Elbert Pratt is a track and field coach. He currently resides in Monterrey, Mexico and serves as the Olympic Development Coach at the Tec de Monterrey and the President of the Pan American Pole Vault Association. Elbert Pratt also owns UniversalSport, a supplier of brand-name fitness equipment.

Accomplishments

President of Pan American Pole Vault Association, 2009–present

USA Track & Field, University Pole Vault Coach of the Year, 2001

National Track & Field Coach - Mexico, 1992–2007
 Coached National Teams in more than 60 international meets
 Coached Mexican athletes to 26 National Records

National President of Collegiate Track and Field - Mexico, 1996–2002

All-American Decathlete at Brigham Young University

Coaching experience
Olympic Development Coach, Tec de Monterrey - Mexico 2006–present
 Four consecutive National Team Championships – Women (2007–2009)
 Four consecutive National Team Championships – Men (2007–2010)

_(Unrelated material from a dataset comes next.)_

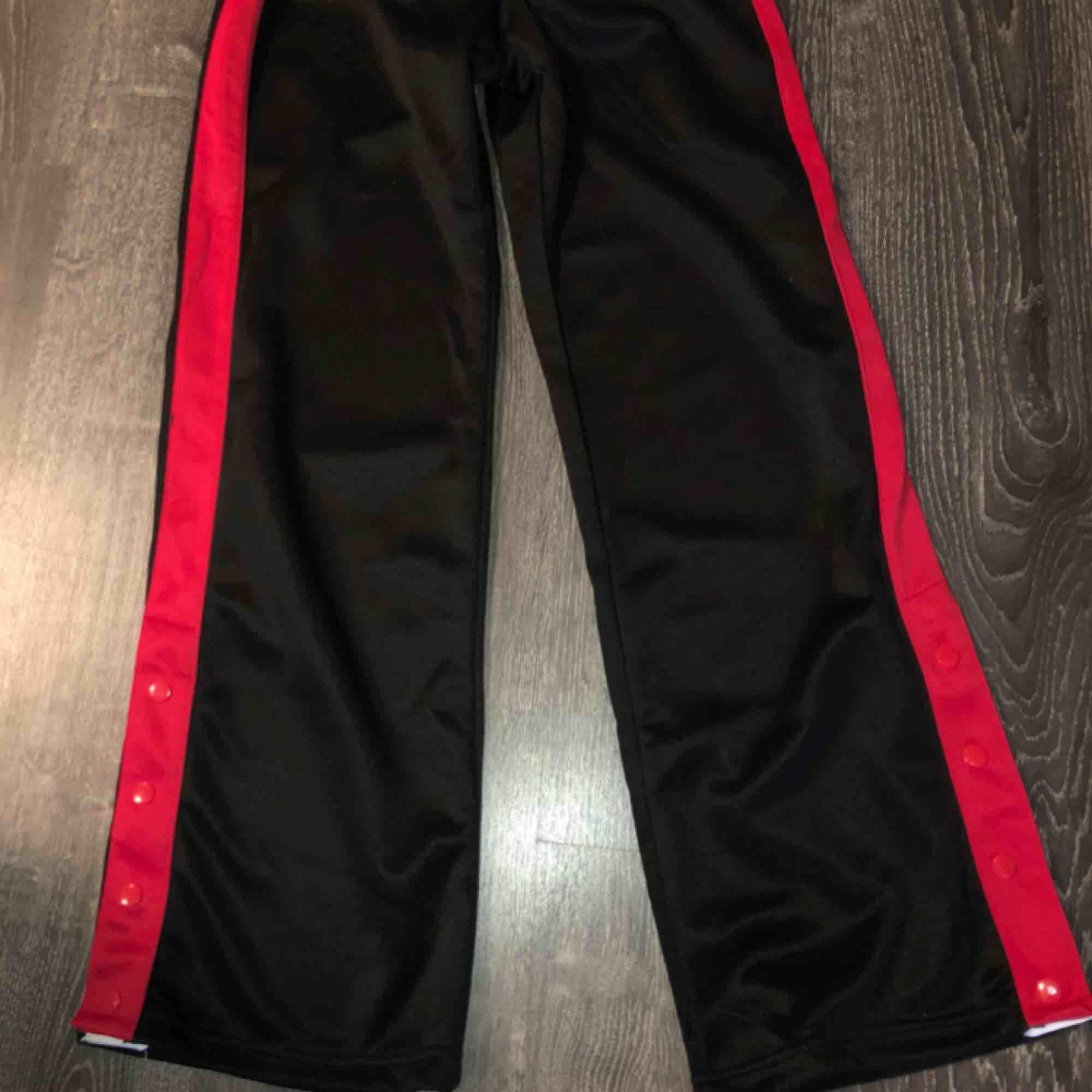 Ett par bootcut mjukisbyxor från Ullared. Nypris 200 kr säljer nu för 90 kr. Använda en gång bara.   OBS- katt finns i hemmet . Jeans & Byxor.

Head Coach, University of Juarez - Mexico, 1993–2002
 Eight consecutive National Team Championships-Women (1995–2002)
 Eight consecutive National Team Championships-Men (1995–2002)
 Ten athletes in Olympic Games and World Championships

National Olympic Coach - Saudi Arabia, 1979–1982
 Helped Saudi athletes break 17 national records in a three-year period
 Coached first medalists for Saudi Arabia in international competitions
 Assistant Track and Field Coach, Brigham Young University - Utah, 1976–1979
 Head Track Coach, University of Wyoming - Wyoming, 1976

Pratt organized, ran, and participated in many successful pole vault camps. He will be a featured coach 7–9 July 2011 in at UVU with his son Gary organized by Vaulted life

References

Living people
American expatriate sportspeople in Mexico
American Latter Day Saints
American track and field coaches
Year of birth missing (living people)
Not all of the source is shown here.